Meropenem Dosage Adjustments in Acute Kidney Injury
Meropenem dosage should be reduced in patients with acute kidney injury based on creatinine clearance, with 1 gram every 12 hours for CrCl 26-50 mL/min, 500 mg every 12 hours for CrCl 10-25 mL/min, and 500 mg every 24 hours for CrCl <10 mL/min. 1
Dosage Adjustment Algorithm Based on Renal Function
The FDA-approved meropenem dosing recommendations for patients with renal impairment are as follows:
| Creatinine Clearance (mL/min) | Dose | Dosing Interval |
|---|---|---|
| >50 mL/min | Standard dose (500 mg for cSSSI or 1 g for intra-abdominal infections) | Every 8 hours |
| 26-50 mL/min | Standard dose | Every 12 hours |
| 10-25 mL/min | Half standard dose | Every 12 hours |
| <10 mL/min | Half standard dose | Every 24 hours |
Special Considerations for Renal Replacement Therapy
For patients receiving renal replacement therapy, the dosing should be adjusted as follows:
- Hemodialysis: Administer dose after dialysis session to prevent premature drug removal 1
- Continuous Venovenous Hemofiltration (CVVH): Consider 500 mg every 12 hours or 1 gram every 12 hours depending on infection severity 2
- Continuous Hemodiafiltration (CHDF): 500 mg every 8 hours or 1 gram every 12 hours for susceptible bacteria 3
Clinical Pharmacokinetics in AKI
Meropenem is primarily excreted unchanged by the kidneys (approximately 70% of the dose within 12 hours), with only 2% eliminated via fecal route 1. In patients with renal impairment:
- Terminal elimination half-life increases from ~1 hour (normal renal function) to up to 13.7 hours in anuric patients 4
- Plasma clearance correlates directly with creatinine clearance 1
- Meropenem is hemodialyzable, with approximately 50% of the drug removed during hemodialysis sessions 4
Monitoring Recommendations
- Assess renal function before initiating therapy and regularly during treatment
- Monitor for signs of drug accumulation in patients with severe AKI (seizures, CNS effects)
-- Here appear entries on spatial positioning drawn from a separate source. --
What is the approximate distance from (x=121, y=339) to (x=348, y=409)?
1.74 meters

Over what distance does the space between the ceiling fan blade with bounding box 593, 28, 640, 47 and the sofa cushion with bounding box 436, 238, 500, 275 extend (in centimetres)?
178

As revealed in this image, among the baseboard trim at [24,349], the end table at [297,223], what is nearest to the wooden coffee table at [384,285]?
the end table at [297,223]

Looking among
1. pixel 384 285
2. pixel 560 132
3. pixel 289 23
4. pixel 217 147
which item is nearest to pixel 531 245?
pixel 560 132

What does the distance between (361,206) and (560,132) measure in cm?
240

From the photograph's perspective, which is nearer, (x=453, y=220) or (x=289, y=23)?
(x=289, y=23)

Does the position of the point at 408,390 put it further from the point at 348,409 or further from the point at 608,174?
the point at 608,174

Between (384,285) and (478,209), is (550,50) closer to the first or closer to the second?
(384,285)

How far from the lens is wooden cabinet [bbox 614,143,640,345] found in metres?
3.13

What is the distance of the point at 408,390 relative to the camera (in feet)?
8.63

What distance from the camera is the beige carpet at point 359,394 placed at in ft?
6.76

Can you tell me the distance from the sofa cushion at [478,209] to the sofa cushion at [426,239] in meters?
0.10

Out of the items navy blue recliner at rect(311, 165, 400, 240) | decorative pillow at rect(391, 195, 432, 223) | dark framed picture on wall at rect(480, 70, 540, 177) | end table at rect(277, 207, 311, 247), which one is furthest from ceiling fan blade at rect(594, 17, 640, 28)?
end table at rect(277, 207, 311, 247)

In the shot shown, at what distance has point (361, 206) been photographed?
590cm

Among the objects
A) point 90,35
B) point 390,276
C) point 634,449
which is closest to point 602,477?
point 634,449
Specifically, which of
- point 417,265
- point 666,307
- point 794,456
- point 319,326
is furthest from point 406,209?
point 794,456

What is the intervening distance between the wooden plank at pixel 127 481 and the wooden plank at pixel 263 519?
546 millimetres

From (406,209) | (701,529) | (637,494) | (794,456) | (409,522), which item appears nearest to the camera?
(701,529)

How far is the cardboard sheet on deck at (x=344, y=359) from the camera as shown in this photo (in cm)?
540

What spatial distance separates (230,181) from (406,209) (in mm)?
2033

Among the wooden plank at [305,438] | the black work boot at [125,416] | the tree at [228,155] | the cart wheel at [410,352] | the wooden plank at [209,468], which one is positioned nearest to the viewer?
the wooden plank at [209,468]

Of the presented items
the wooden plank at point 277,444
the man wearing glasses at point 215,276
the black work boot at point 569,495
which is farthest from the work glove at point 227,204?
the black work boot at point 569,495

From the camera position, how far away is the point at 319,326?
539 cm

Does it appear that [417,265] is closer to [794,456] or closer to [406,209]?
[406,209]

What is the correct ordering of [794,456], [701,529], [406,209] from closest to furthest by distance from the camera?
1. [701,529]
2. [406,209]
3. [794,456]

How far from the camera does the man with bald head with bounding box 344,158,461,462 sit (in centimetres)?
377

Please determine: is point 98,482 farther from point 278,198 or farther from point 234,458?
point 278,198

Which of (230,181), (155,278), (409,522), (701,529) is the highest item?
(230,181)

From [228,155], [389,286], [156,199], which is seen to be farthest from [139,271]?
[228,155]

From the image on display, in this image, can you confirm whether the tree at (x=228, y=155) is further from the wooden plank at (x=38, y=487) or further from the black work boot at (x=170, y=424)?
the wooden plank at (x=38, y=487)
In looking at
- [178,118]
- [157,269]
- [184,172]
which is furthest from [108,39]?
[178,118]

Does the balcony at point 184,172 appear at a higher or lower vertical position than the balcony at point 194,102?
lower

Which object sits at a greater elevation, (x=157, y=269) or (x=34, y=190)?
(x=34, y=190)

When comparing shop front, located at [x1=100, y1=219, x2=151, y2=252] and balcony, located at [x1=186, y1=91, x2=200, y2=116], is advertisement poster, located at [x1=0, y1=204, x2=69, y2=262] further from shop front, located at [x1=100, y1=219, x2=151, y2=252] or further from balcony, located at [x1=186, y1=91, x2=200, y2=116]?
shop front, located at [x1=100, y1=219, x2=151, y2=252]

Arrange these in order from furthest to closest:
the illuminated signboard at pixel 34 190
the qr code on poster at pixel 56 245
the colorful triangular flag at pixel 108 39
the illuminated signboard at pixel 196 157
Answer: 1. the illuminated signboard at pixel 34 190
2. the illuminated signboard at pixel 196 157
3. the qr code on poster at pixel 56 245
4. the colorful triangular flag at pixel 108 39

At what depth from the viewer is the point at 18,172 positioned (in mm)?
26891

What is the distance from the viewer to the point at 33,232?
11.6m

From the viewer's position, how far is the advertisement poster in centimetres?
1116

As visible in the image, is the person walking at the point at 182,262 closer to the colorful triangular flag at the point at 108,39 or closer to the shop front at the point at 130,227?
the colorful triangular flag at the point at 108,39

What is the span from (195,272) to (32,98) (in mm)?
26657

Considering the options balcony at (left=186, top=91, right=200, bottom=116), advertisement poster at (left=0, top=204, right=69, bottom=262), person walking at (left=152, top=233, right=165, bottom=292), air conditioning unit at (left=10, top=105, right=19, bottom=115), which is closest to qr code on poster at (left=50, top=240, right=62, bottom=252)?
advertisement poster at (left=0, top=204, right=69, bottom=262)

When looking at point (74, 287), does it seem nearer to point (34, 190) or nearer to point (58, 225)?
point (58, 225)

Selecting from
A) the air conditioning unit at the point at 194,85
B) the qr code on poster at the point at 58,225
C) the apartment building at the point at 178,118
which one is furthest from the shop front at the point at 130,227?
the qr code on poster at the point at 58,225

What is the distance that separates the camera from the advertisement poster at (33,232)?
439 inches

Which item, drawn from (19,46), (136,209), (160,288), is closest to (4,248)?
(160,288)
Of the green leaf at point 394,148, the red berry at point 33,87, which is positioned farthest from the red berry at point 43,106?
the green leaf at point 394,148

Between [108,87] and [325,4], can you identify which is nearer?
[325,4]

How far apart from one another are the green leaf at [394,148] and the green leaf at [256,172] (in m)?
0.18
- Consider therapeutic drug monitoring in critically ill patients with AKI if available
Common Pitfalls to Avoid
- Underdosing: Despite renal impairment, maintaining adequate antimicrobial coverage is essential, particularly for serious infections. Don't reduce doses excessively in critically ill patients.
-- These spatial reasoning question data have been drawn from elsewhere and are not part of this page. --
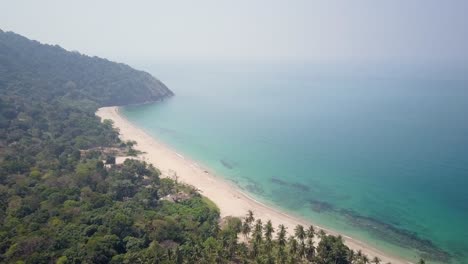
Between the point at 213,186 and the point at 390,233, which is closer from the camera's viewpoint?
the point at 390,233

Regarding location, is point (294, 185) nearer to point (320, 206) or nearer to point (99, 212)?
point (320, 206)

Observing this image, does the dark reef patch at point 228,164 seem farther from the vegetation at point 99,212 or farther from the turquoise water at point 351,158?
the vegetation at point 99,212

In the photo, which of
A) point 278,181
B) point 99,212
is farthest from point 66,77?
point 99,212

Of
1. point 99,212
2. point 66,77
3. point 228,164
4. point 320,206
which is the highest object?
point 66,77

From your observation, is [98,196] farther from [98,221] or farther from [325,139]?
[325,139]

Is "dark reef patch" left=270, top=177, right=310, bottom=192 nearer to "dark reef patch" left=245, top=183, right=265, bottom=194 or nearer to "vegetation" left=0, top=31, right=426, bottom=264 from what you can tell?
"dark reef patch" left=245, top=183, right=265, bottom=194

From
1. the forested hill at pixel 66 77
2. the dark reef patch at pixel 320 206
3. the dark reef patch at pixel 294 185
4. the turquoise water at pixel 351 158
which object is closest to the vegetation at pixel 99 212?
the dark reef patch at pixel 320 206
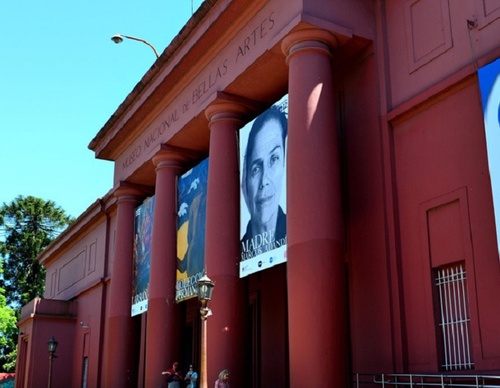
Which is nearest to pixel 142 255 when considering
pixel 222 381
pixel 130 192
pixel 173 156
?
pixel 130 192

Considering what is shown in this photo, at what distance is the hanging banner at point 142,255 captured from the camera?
21.4m

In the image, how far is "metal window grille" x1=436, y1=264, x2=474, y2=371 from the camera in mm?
11703

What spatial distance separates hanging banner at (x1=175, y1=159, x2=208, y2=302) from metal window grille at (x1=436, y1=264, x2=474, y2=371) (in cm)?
720

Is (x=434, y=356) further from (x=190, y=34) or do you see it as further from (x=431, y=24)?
(x=190, y=34)

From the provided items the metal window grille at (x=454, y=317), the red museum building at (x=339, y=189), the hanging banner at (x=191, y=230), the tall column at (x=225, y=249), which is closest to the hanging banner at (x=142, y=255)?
the red museum building at (x=339, y=189)

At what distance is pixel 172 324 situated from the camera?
19.0 metres

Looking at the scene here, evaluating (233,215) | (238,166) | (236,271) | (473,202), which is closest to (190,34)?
(238,166)

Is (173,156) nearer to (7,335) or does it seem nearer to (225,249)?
(225,249)

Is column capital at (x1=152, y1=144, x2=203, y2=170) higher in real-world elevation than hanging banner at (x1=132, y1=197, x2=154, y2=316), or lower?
higher

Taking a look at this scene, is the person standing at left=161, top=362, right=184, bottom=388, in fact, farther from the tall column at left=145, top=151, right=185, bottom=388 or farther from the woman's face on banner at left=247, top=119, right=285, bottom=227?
the woman's face on banner at left=247, top=119, right=285, bottom=227

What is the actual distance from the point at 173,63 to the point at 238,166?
12.8ft

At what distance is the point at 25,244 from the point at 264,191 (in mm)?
41642

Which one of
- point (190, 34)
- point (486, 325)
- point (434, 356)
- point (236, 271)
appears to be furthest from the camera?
point (190, 34)

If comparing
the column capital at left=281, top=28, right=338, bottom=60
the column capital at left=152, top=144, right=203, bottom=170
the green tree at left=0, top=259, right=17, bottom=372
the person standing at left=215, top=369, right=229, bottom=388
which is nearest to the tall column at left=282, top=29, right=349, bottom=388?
the column capital at left=281, top=28, right=338, bottom=60
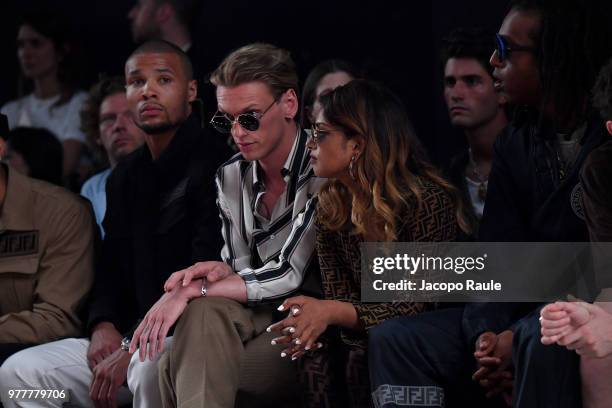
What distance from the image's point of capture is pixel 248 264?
10.9 feet

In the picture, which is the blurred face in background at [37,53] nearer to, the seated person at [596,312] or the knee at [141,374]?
the knee at [141,374]

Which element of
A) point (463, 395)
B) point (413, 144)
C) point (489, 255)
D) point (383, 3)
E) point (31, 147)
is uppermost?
point (383, 3)

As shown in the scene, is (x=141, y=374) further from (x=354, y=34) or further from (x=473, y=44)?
(x=354, y=34)

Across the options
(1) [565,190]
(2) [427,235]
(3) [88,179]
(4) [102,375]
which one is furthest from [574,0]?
(3) [88,179]

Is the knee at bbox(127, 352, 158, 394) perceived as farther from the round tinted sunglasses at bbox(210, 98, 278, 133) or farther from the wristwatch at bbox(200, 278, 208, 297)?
the round tinted sunglasses at bbox(210, 98, 278, 133)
- Timing with renal replacement therapy: For patients on intermittent hemodialysis, administer meropenem after dialysis sessions to prevent premature drug removal 1
- Failure to reassess: Renal function may improve or worsen during treatment, requiring dose adjustments
- Drug interactions: Probenecid inhibits renal excretion of meropenem and should be avoided 1
Special Populations
For pediatric patients with AKI, limited data exists on specific dosing recommendations. The principles of dose reduction based on creatinine clearance should be applied, but close monitoring is essential.
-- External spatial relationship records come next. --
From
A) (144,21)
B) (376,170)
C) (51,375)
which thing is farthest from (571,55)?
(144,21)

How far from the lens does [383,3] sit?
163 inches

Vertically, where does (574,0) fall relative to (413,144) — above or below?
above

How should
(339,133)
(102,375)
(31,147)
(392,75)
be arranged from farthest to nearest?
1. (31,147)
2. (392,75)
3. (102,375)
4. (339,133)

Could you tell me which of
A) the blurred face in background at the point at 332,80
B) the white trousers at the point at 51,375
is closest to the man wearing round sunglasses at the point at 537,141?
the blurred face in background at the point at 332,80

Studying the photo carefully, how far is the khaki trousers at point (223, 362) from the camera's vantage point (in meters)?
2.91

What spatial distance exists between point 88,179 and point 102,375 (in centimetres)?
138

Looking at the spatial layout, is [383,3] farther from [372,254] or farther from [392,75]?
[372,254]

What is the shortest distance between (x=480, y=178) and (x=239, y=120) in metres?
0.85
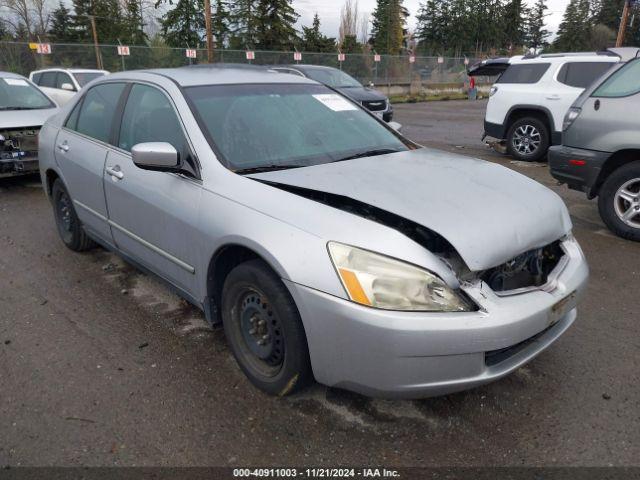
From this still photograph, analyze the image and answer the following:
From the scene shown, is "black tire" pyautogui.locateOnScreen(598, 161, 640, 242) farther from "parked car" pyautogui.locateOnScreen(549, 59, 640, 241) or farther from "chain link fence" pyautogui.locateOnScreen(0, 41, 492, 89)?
"chain link fence" pyautogui.locateOnScreen(0, 41, 492, 89)

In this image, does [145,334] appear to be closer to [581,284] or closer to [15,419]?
[15,419]

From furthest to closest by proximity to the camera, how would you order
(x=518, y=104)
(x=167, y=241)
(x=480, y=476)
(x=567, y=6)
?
(x=567, y=6) < (x=518, y=104) < (x=167, y=241) < (x=480, y=476)

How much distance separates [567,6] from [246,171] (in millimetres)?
103076

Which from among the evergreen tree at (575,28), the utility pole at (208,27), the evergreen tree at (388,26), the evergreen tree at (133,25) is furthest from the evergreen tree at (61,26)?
the evergreen tree at (575,28)

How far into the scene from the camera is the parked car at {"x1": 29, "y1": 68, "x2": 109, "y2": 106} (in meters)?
12.3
In elderly patients with AKI, the age-associated reduction in creatinine clearance should be considered when determining appropriate dosing regimens 1.
By following these evidence-based dosing recommendations, clinicians can optimize meropenem therapy in patients with AKI, ensuring adequate antimicrobial coverage while minimizing the risk of adverse effects from drug accumulation.